The state of Alaska has decided to appeal in state Superior Court a November ruling by the Regulatory Commission of Alaska that would lower the trans-Alaska pipeline system’s intrastate tariff by approximately $1.50 per barrel. The TAPS owners, which include BP, ExxonMobil and ConocoPhillips, have already filed an appeal against the ruling.

The rates for intrastate and interstate shipment of North Slope crude were set in a 1985 settlement agreement between the state and TAPS owners.

In 1997, Williams Alaska Petroleum Co. and Tesoro Alaska Co. filed a complaint alleging TAPS owners were charging them too much.
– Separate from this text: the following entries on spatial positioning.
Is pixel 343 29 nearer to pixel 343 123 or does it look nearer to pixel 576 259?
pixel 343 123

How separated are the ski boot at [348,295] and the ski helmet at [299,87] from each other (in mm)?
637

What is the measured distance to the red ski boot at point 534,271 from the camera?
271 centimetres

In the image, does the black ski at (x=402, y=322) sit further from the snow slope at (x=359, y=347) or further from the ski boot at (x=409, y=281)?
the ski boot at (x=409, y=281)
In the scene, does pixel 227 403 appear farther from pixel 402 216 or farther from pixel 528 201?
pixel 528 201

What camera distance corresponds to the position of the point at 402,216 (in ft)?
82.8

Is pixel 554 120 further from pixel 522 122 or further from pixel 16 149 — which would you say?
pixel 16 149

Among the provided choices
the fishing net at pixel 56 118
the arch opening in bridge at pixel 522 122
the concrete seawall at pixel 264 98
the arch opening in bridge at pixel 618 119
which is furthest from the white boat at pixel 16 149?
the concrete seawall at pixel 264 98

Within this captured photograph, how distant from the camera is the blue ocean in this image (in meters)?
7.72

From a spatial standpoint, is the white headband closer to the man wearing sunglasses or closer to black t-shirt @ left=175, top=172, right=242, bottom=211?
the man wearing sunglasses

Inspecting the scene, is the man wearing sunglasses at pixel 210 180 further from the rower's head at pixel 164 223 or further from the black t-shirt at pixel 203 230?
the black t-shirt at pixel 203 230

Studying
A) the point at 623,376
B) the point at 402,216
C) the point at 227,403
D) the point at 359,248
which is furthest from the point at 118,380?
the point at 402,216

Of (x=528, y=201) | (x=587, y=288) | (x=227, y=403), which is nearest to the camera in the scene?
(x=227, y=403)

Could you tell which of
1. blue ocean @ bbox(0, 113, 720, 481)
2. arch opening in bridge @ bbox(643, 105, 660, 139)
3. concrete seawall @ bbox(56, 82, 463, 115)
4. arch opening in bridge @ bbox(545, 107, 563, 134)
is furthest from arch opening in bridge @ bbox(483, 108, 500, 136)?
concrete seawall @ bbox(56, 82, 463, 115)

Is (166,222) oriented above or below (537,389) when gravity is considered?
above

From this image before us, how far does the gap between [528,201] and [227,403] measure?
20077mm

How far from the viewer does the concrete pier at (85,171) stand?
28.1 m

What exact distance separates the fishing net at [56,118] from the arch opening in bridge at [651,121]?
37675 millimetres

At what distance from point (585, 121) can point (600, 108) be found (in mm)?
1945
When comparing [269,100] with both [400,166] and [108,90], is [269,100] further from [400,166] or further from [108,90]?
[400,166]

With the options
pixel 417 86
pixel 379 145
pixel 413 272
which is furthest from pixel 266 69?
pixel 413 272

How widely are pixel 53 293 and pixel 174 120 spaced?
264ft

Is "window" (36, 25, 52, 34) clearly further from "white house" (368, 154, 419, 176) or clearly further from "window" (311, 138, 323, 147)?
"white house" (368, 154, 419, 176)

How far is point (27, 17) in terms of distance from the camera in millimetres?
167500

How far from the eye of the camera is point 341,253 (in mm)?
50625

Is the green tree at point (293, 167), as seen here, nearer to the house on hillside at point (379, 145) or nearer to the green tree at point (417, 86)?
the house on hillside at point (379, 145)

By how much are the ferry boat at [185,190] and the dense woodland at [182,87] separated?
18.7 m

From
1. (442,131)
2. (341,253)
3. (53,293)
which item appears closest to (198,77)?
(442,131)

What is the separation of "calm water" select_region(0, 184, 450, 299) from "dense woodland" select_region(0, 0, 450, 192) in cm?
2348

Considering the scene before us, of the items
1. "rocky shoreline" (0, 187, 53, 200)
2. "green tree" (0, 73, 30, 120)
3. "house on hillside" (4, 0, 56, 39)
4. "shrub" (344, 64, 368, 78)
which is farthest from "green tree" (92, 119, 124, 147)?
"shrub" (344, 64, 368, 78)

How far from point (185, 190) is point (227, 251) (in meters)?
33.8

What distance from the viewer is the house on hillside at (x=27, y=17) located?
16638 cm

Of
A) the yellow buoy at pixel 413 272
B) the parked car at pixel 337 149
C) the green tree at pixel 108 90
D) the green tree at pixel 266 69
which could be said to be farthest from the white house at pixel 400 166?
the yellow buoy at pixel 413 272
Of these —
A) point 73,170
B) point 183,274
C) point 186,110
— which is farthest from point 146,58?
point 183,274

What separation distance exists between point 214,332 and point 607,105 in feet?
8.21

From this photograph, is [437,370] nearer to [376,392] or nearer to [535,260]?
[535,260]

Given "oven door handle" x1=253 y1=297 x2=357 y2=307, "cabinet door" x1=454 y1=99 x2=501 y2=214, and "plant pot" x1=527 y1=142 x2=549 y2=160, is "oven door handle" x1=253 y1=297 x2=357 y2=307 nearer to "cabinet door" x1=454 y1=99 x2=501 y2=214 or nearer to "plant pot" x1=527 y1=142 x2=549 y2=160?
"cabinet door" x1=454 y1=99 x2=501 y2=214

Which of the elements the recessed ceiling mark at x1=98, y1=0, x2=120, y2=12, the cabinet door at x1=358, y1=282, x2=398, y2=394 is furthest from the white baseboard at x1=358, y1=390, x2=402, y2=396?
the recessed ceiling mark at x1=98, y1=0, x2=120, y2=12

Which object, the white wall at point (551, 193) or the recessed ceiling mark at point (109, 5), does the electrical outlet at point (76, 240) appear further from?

The commission agreed with the refiners. On Nov. 27, RCA said it found the intrastate rates charged by TAPS for 1997 through 2000 to be excessive — about 57 percent too high, totaling $9.9 billion. The agency set new rates and ordered the carriers to refund the difference.

RCA also ordered filings so that it could set rates for 2001 and subsequent years.

The commission noted that this was the first time in 20 years that a regulatory agency has reviewed rates charged for consistency with statutory standards. TAPS rates before 1996 were determined according to the 1985 settlement methodology and based on confidential reports.

State wants to be a participant

Gov. Frank Murkowski and Attorney General Gregg Renkes said the Murkowski administration’s appeal of the state agency’s decision is “narrowly focused to target important policy issues of concern to the state,” including “the need for the state to be a full participant in cases that have a significant effect on the future of the state; protection of the state’s ability to negotiate settlements with industry to increase fiscal certainty for all parties; assurance that the intrastate tariff structure is consistent with antitrust laws and can be reconciled with federal tariff requirements; and protection of the state from the adverse financial consequences that may result from the decision.”

During the RCA proceedings, the Knowles’ administration also supported the carriers’ position, asserting “that public policy concerns also support preserving the settlement.” RCA said the state described its position as “ensuring that this case does not affect the validity or enforceability of the settlement,” while protecting the state’s ability to make oil pipeline settlements within the jurisdiction of RCA and protecting the state’s economic interests.

Far-reaching effects

Anchorage attorney Robin Brena, who represents Tesoro in regulatory matters, told Petroleum News Alaska in late January that if the courts and the Federal Energy Regulatory Commission ultimately agree with RCA’s methodology for establishing rates and it is applied to both interstate and intrastate TAPS tariffs, it could impact all TAPS tariffs from 1977 through the life of pipeline.

The issue has not been brought before FERC, but if the refiners prevail in court, they are expected to take it to the federal agency and ask for a similar reduction in interstate rates, which FERC has jurisdiction over.

Brena said the intrastate shipping rates have not been adjusted in years, and that they are not in sync with more competitive interstate rates set by FERC.

Meyers said RCA decision “disappointing”

ConocoPhillips Alaska President Kevin Meyers called RCA’s decision “disappointing.”

“The industry and the state had an agreement on how we would do TAPS tariffs,” Meyers told PNA Jan. 27.

“All parties were equally satisfied or dissatisfied when the deal was put in place,” he noted. Brena said it may take three years of appeals to state Superior Court before the case in all likelihood reaches the Alaska Supreme Court for a decision.

The current agreement between the state and TAPS owners continues through 2011. Talks on a renegotiated tariff must be started by the state in 2007 and concluded by 2009, according to the 1985 settlement.